Rows of spatial question data

------------------------------------------------------------

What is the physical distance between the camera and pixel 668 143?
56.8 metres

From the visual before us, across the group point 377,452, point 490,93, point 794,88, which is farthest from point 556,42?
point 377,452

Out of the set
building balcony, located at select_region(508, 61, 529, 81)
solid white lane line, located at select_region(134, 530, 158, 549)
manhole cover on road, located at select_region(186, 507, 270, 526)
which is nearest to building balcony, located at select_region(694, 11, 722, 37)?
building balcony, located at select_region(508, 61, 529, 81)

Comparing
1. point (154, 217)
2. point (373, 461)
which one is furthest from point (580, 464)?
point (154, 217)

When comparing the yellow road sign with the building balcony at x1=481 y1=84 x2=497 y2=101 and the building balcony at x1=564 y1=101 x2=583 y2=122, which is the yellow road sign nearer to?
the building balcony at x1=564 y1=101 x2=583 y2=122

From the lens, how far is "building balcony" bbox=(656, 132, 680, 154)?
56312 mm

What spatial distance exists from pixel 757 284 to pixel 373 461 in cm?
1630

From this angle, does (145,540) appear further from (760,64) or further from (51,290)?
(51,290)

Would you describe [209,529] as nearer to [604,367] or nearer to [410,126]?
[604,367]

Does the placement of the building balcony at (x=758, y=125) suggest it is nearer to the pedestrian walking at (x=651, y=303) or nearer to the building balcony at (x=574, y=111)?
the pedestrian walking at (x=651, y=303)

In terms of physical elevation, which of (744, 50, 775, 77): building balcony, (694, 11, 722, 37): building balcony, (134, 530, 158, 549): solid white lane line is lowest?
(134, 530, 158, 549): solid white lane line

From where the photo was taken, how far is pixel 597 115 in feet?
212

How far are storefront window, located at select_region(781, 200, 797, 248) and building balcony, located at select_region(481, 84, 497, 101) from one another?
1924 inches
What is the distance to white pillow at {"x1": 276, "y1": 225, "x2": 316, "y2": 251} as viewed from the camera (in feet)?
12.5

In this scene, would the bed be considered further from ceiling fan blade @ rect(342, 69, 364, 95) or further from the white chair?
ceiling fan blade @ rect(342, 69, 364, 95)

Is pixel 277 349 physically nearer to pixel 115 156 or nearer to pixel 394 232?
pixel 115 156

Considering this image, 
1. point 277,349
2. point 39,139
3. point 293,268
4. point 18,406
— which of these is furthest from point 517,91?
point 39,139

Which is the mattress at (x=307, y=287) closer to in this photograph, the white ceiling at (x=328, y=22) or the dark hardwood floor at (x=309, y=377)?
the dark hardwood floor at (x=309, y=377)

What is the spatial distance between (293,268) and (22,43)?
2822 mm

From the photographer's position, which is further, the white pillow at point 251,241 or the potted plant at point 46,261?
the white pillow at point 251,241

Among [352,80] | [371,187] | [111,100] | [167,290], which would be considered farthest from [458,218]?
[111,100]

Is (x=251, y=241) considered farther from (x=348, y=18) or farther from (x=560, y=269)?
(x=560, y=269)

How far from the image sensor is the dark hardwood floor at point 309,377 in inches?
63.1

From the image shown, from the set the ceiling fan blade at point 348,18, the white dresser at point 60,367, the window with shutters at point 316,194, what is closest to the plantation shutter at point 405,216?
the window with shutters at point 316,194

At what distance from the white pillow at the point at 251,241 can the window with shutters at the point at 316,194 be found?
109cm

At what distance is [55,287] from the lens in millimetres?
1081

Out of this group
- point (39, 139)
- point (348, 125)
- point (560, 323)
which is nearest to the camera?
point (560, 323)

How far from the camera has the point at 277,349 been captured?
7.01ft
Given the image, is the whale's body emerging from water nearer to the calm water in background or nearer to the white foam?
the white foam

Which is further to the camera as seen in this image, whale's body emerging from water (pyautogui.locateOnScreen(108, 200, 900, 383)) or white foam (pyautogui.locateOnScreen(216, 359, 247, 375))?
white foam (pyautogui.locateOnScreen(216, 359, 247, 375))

------------------------------------------------------------

Present every line of the material above as a numbered list, omitting the blank lines.

1. What is the physical distance between the camera and pixel 668 143?
2. 56.8 metres
3. From the visual before us, across the group point 377,452, point 490,93, point 794,88, which is farthest from point 556,42?
4. point 377,452
5. Out of the set
6. building balcony, located at select_region(508, 61, 529, 81)
7. solid white lane line, located at select_region(134, 530, 158, 549)
8. manhole cover on road, located at select_region(186, 507, 270, 526)
9. which is nearest to building balcony, located at select_region(694, 11, 722, 37)?
10. building balcony, located at select_region(508, 61, 529, 81)
11. Comparing
12. 1. point (154, 217)
13. 2. point (373, 461)
14. which one is furthest from point (580, 464)?
15. point (154, 217)
16. When comparing the yellow road sign with the building balcony at x1=481 y1=84 x2=497 y2=101 and the building balcony at x1=564 y1=101 x2=583 y2=122, which is the yellow road sign nearer to?
17. the building balcony at x1=564 y1=101 x2=583 y2=122
18. From the lens, how far is "building balcony" bbox=(656, 132, 680, 154)?
19. 56312 mm
20. What spatial distance exists from pixel 757 284 to pixel 373 461 in cm?
21. 1630
22. From this angle, does (145,540) appear further from (760,64) or further from (51,290)?
23. (51,290)
24. Would you describe [209,529] as nearer to [604,367] or nearer to [410,126]?
25. [604,367]
26. Does the placement of the building balcony at (x=758, y=125) suggest it is nearer to the pedestrian walking at (x=651, y=303) or nearer to the building balcony at (x=574, y=111)?
27. the pedestrian walking at (x=651, y=303)
28. In terms of physical elevation, which of (744, 50, 775, 77): building balcony, (694, 11, 722, 37): building balcony, (134, 530, 158, 549): solid white lane line is lowest?
29. (134, 530, 158, 549): solid white lane line
30. From where the photo was taken, how far is pixel 597 115 in feet?
31. 212
32. How far are storefront window, located at select_region(781, 200, 797, 248) and building balcony, located at select_region(481, 84, 497, 101) from one another?
33. 1924 inches
34. What is the distance to white pillow at {"x1": 276, "y1": 225, "x2": 316, "y2": 251} as viewed from the camera (in feet)?
35. 12.5
36. In this scene, would the bed be considered further from ceiling fan blade @ rect(342, 69, 364, 95) or further from the white chair?
37. ceiling fan blade @ rect(342, 69, 364, 95)
38. Is pixel 277 349 physically nearer to pixel 115 156 or nearer to pixel 394 232?
39. pixel 115 156
40. Considering this image, 
41. 1. point 277,349
42. 2. point 39,139
43. 3. point 293,268
44. 4. point 18,406
45. — which of these is furthest from point 517,91?
46. point 39,139
47. Which is the mattress at (x=307, y=287) closer to in this photograph, the white ceiling at (x=328, y=22) or the dark hardwood floor at (x=309, y=377)?
48. the dark hardwood floor at (x=309, y=377)
49. What is the spatial distance between (293,268) and (22,43)?
50. 2822 mm
51. From the photographer's position, which is further, the white pillow at point 251,241 or the potted plant at point 46,261?
52. the white pillow at point 251,241
53. Among [352,80] | [371,187] | [111,100] | [167,290], which would be considered farthest from [458,218]?
54. [111,100]
55. Is (x=251, y=241) considered farther from (x=348, y=18) or farther from (x=560, y=269)?
56. (x=560, y=269)
57. How far from the image sensor is the dark hardwood floor at point 309,377 in inches?
58. 63.1
59. From the image shown, from the set the ceiling fan blade at point 348,18, the white dresser at point 60,367, the window with shutters at point 316,194, what is closest to the plantation shutter at point 405,216?
60. the window with shutters at point 316,194
61. At what distance from the white pillow at the point at 251,241 can the window with shutters at the point at 316,194 be found?
62. 109cm
63. At what distance is [55,287] from the lens in millimetres?
64. 1081
65. Out of this group
66. - point (39, 139)
67. - point (348, 125)
68. - point (560, 323)
69. which is nearest to the camera?
70. point (560, 323)
71. How far from the camera has the point at 277,349 been captured?
72. 7.01ft
73. Given the image, is the whale's body emerging from water nearer to the calm water in background or nearer to the white foam?
74. the white foam
75. Which is further to the camera as seen in this image, whale's body emerging from water (pyautogui.locateOnScreen(108, 200, 900, 383)) or white foam (pyautogui.locateOnScreen(216, 359, 247, 375))?
76. white foam (pyautogui.locateOnScreen(216, 359, 247, 375))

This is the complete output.